Top 3 Tips for the Best Halwa
While halwa is easy to make, here are my top 3 tips that can take your halwa to the next level:
- Dry roasting makes this dish delicious! Don't be afraid to dry roast the semolina. Dry roasting brings out the nutty aroma and flavor of the semolina. At first it'll seem like the flour is burning, but I promise it's fine. Just keep stirring. If dry roasting freaks you out then melt the ghee in the pan before adding the semolina and then bring it several shades darker.
- Get your arm workout in. This is one of the desserts where you can't let it sit for too long at a time, otherwise you're at risk of burning the semolina. Stir every 1-3 minutes and keep an eye on the halwa.
- Fine vs. coarse semolina. Pay attention to the packaging on your semolina! Finely ground semolina will result in a soft, fluffy halwa. Coarse semolina will result in an entirely different texture that's quite grainy.
Suji ka Halwa is definitely a fan favorite because it's easy to make a large amount for parties. It's delicious, and not too expensive or intensive.
Store the halwa in an airtight container in the fridge for up to a week. It'll be thick and stick together once it cools. It can be enjoyed cold, but I like it best when it's warm. Warm it up in the microwave for 30 seconds.
It's also delicious with a scoop of ice cream or gulab jamun on the side.
More Indian Dessert Recipes to try
Suji ka Halwa
- 1 cup semolina
- ½ cup ghee
- 1 ¼ cup sugar
- 2 tablespoon golden raisins
- 4 cups water, hot
- ½ teaspoon ground cardamom
- pinch saffron, (optional)
- finely chopped almonds, almond flakes, or unsalted cashews, to garnish
- Heat a nonstick pan on a low to medium flame. Add the semolina into the pan and dry roast it until it starts browning, about 3-4 minutes. It'll turn a few shades darker than the light beige it starts at and emit a nutty aroma.

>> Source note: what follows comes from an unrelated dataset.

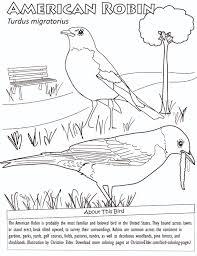 American Robin Coloring Page Pdf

- Add the ghee into the pan. Let the ghee come to a bubble as you are mixing it into the semolina. Keep stirring the mixture until it's golden brown.
- In the meantime, heat the water in a pot or in the microwave until hot. Add the sugar into the water and stir until fully melted.
- Add the sugar water into the pan with the semolina and ghee mixture. Stir it together and then cover with a lid, as it'll start to sputter. Cook for 5-6 minutes, stirring every minute or two to prevent the halwa from sticking and burning.
- Once the halwa has thickened but still a bit liquidy, add the golden raisins and ground cardamom. Stir in the raisins and cardamom and replace the lid.
- Once the halwa is thick enough that it stops splattering, remove the lid. Continue stirring until the halwa sticks together in a clump and doesn't stick on the sides. Remove from heat.
- Serve the halwa warm with almond flakes or chopped almonds.